I am planning on planting Beauregard sweet potatoes. About how many pounds of sweet potatoes will I get from each plant?


----------



## lonelyfarmgirl

I dont know about pounds, but one year I planted 48 slips, and 40-something lived to produce. I ended up with maybe 5 grocery bags full to the top with sweet potatoes, and they were big like at the grocery. For the first time ever, I was sick of them by winters end. I ended up giving 3 sacks away.

maybe I got something like 5 or 6 potatoes per plant average? Its been a few years, dont rightly remember. I do, however remember letting them go until october. we were warm late that year. I planted them in may.


----------



## Paquebot

Of 3 varieties grown last year, Beauregard was the best overall producer. Vardaman had more tubers but long and skinny. Georgia Jet had larger tubers but not many. All 3 probably averaged between 3 and 4 pounds per plant. 

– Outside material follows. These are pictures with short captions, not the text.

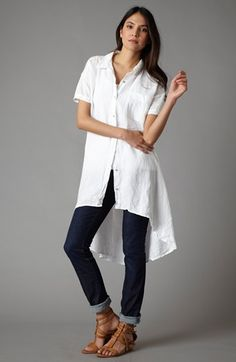 Eileen Fisher Dress, Tank & Ankle Jeans  available at #Nordstrom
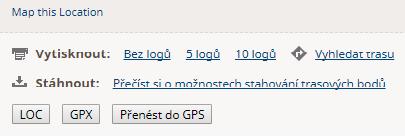loc.png (6 KB)
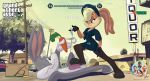 1girl absurd_res acorn_art anthro bugs_bunny crossover franklin_clinton furry grand_theft_auto_v gta high_res lola_bunny looney_tunes male male/female michael_de_santa space_jam trevor_philips warner_brothers
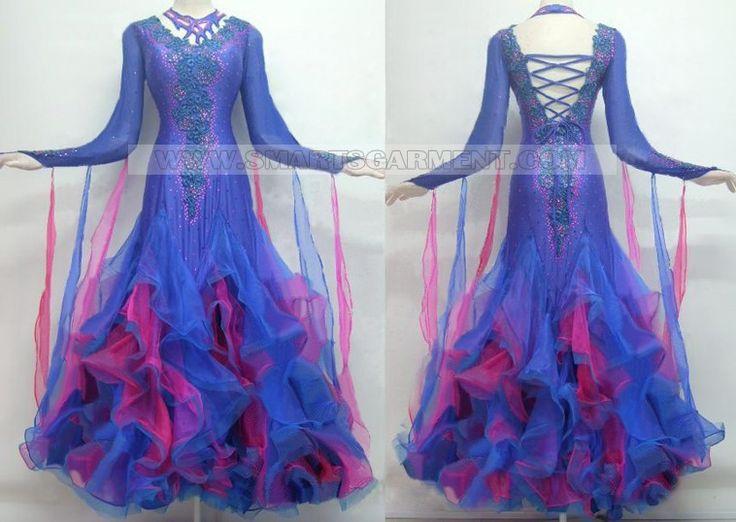 227 best Ballroom Dancing & Dresses images on Pinterest   Ballroom ...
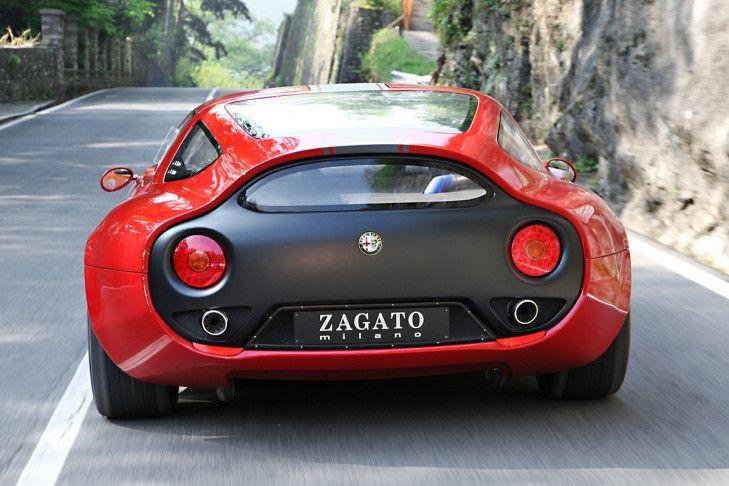 Zagato Alfa Romeo - Nice
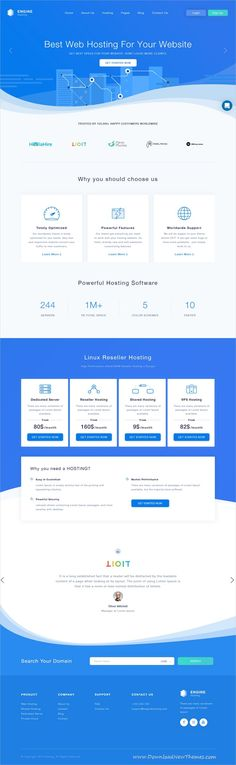 Engine Hosting is clean and modern design 2in1 responsive bootstrap #HTML #template for #web #hosting company website to live preview & download click on image or Visit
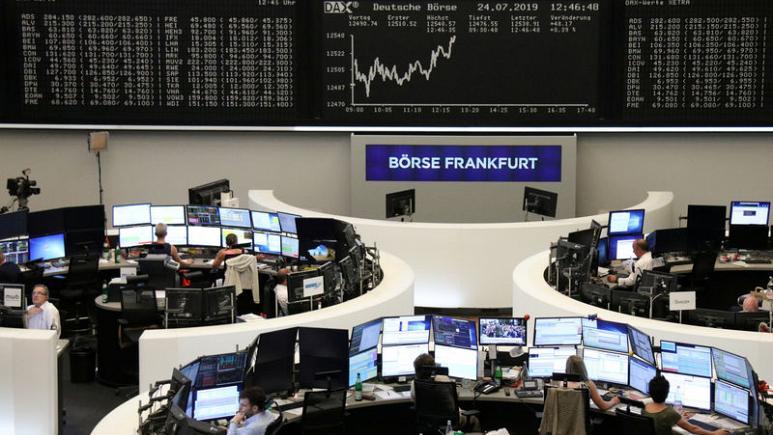 在美联储令人失望之后欧洲股市下跌 壳牌下挫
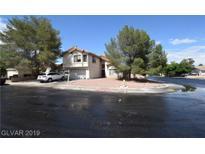 View 4790 Trevins Ave Las Vegas NV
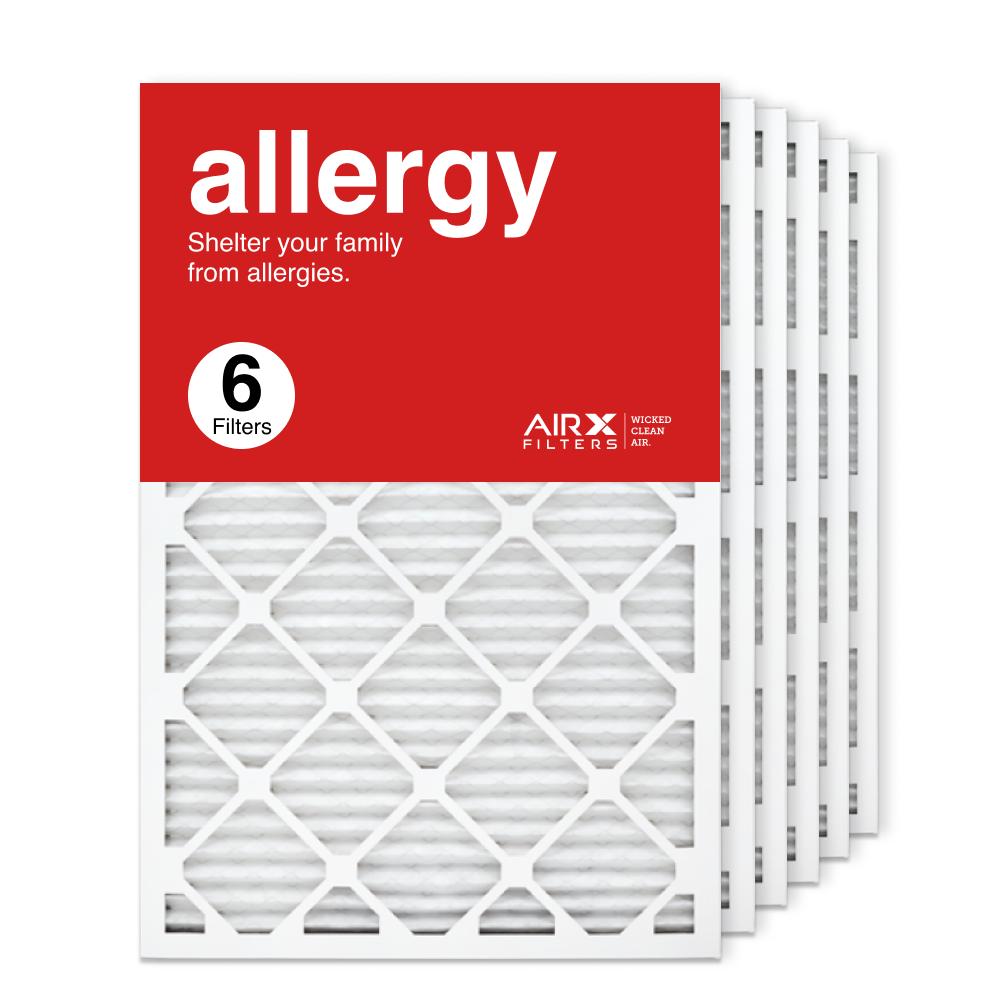 20x30x1 AIRx ALLERGY Air Filter, 6-Pack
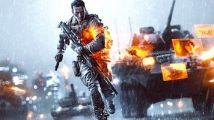 Test : Battlefield 4 (Xbox One)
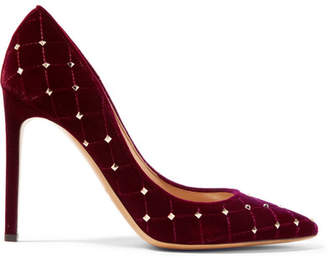 Valentino Garavani Rockstud Spike Quilted Velvet Pumps - Red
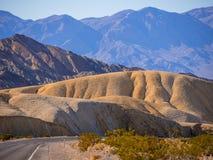 Het Nationale Park van de doodsvallei in Californië Royalty-vrije Stock Afbeelding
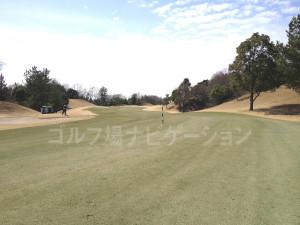 tojo_pine_valley_in_15-5
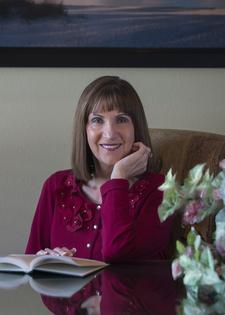 Lynne Wadsworth, Certified Health Coach logo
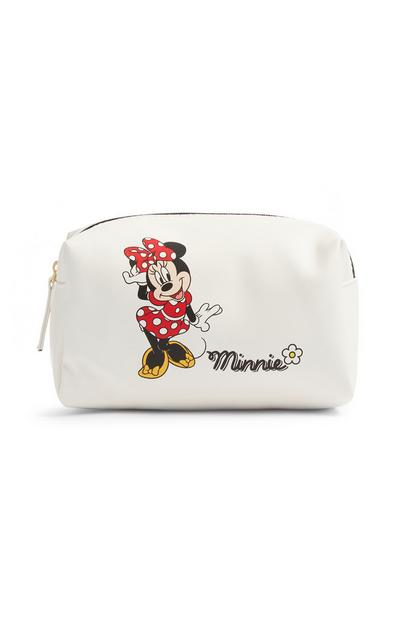 White Minnie Mouse Make Up Bag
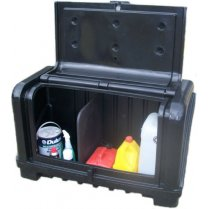 Maxi Store - Inside and Outside Storage Compartment/Tool Box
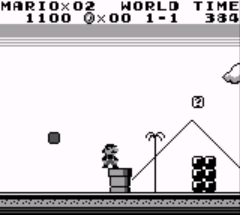 Super Mario Land (World)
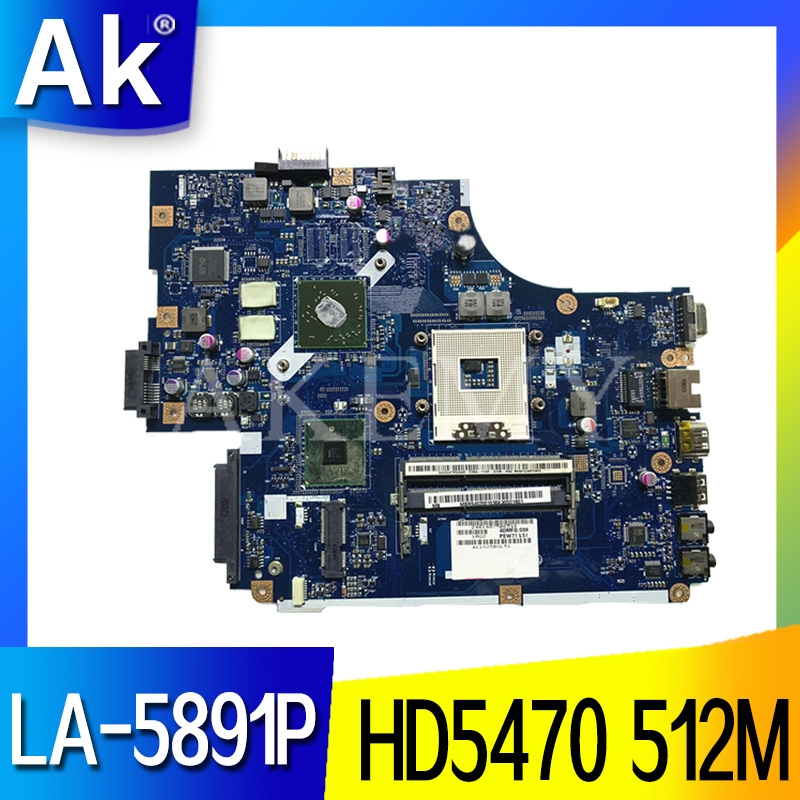 For Acer aspire 5741 5741G 5742 5742G Laptop motherboard NEW70 <font><b>LA</b></font>-<font><b>5891P</b></font> HM55 HD5470 512M DDR3 100% full Tested image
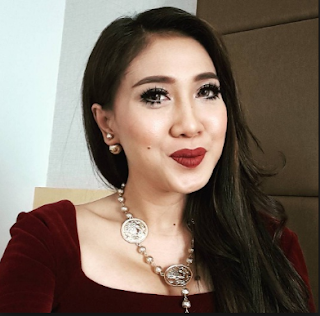 Download Lagu Mp3 Penantian Erie Susan Full Album Dangdut Kenangan Terpopuler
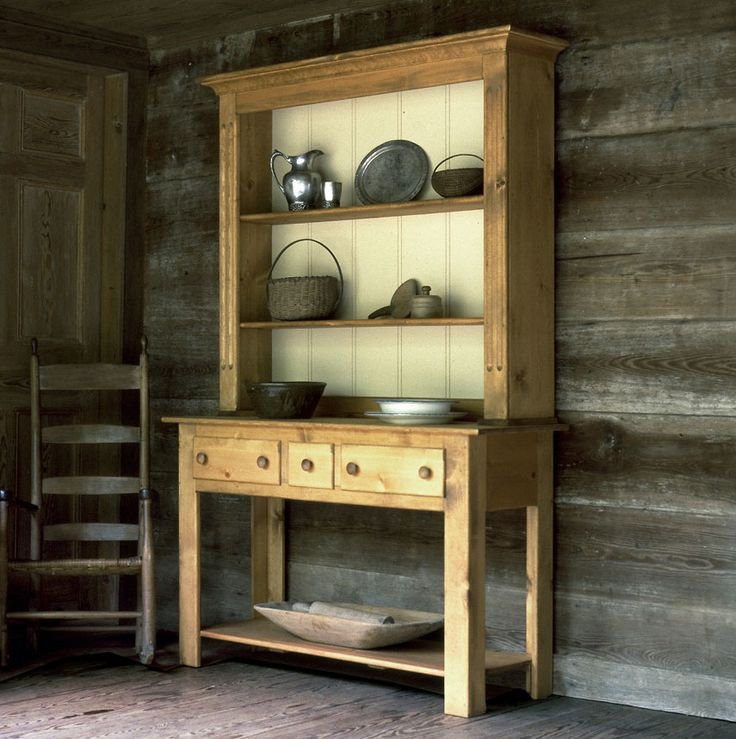 The Welsh Hutch Offers Layers Of Open Storage In 20 Colors. Solid Pine And  Made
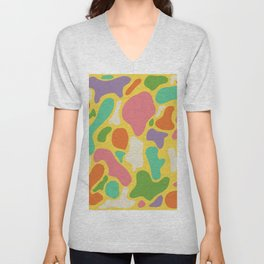What About Blob? Brights Unisex V-Neck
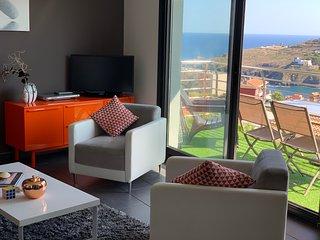 CASA PICASSO, T2 Chic & Déco avec vue mer panoramique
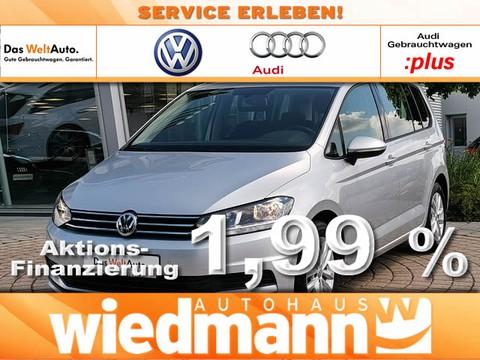 Volkswagen Touran 1.5 Comfortline CL BT110 TSIM6F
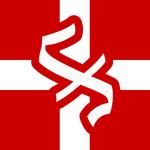 Flag of Intia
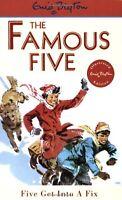 Five Get Into A Fix: Book 17 (Famous Five),Enid Blyton- 9780340681220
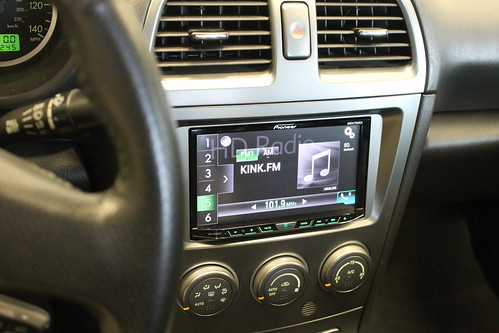 2007 Subaru WRX by Musicar Northwest - Car Audio | DiyMobileAudio
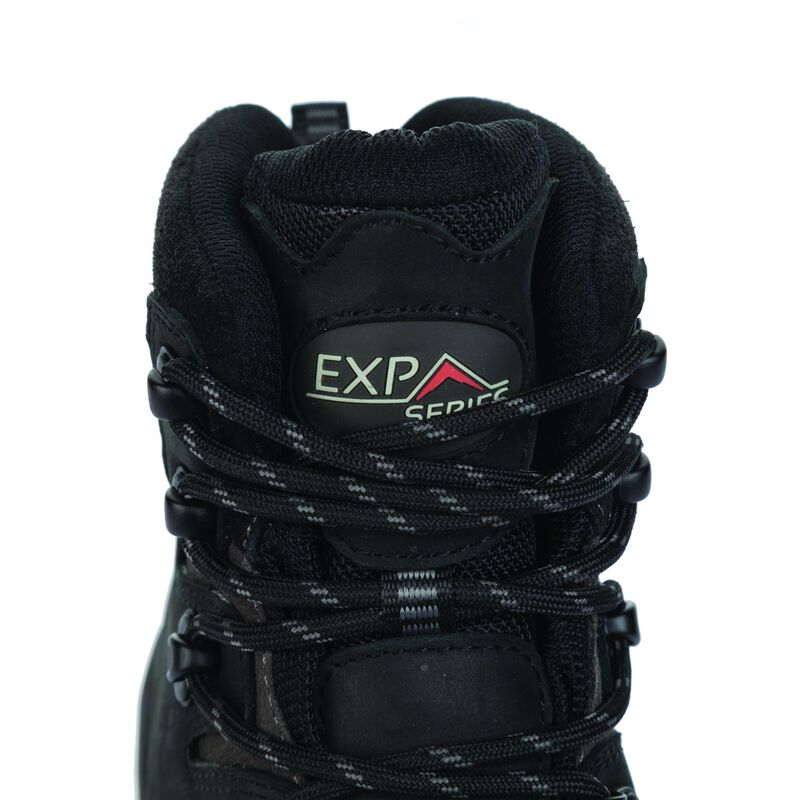 K-Way Expedition Series Men's Kili 16 Boot -  black-grey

Beauregard was also everyone's favorite for eating. After 2 years of growing a mix of 3 varieties, 12 each, 50 Beauregard are already on order from Steele: www.sweetpotatoplant.com

Martin


----------



## freegal

Thanks for sharing your experiences and the link to Steele - I hadn't heard of them. Now I can plan better.


----------



## VALENT

This year is my first foray into sweet potatoes. I am trying to produce my own slips at the moment(in the sand.) from some store bought sweet potatoes.


----------



## ladyrua

Freegal - where did you find instructions on starting your own slips? I've always wondered if you *had* to buy slips to start, or if you can start your own like regular taters!


----------



## freegal

I think someone recently posted how to start your own sweet potatoes on this forum. I am buying plants this year because I want a particular variety that will grow well where I live and I don't know what the ones in the store are or if they would do well here.


----------



## dcross

50 plants delivered for $17.50!! Works for me!

Especially better than my local garden center "Yep, those decorative sweet potatoes are the same as the eating ones, and only $3 a plant!"


----------



## Paquebot

I don't think that any company can beat Steele's prices. $17.50 total for 50 plants is indeed correct. Only thing cheaper is starting your own but you'd have to know the variety and if it is suited to your zone. Steele includes Vardaman in their Northern mix. That one could have used another 2 weeks to fill out both times. Another week on both ends of the season would have been perfect. Drop down to Zone 6 and it would be a great one to grow. 

Martin


----------



## Stephen in SOKY

Goodness, here in southern Kentucky we get 50 Beauregard slips for $4.50! I always get them at the feedmill with my other common garden seed. Have ya'll checked at the farm supply stores/feedmills in your area?


----------



## dcross

Stephen in SOKY said:


> Goodness, here in southern Kentucky we get 50 Beauregard slips for $4.50! I always get them at the feedmill with my other common garden seed. Have ya'll checked at the farm supply stores/feedmills in your area?


See my post above


----------